**SHORT TASK**
Can you turn every line of the listing below into a numbered list, skipping blank lines and leaving the pictures out?

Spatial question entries
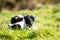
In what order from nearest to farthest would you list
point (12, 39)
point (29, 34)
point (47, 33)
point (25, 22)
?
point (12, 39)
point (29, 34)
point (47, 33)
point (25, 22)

**RESPONSE TO THIS EXERCISE**
1. In what order from nearest to farthest would you list
2. point (12, 39)
3. point (29, 34)
4. point (47, 33)
5. point (25, 22)
6. ?
7. point (12, 39)
8. point (29, 34)
9. point (47, 33)
10. point (25, 22)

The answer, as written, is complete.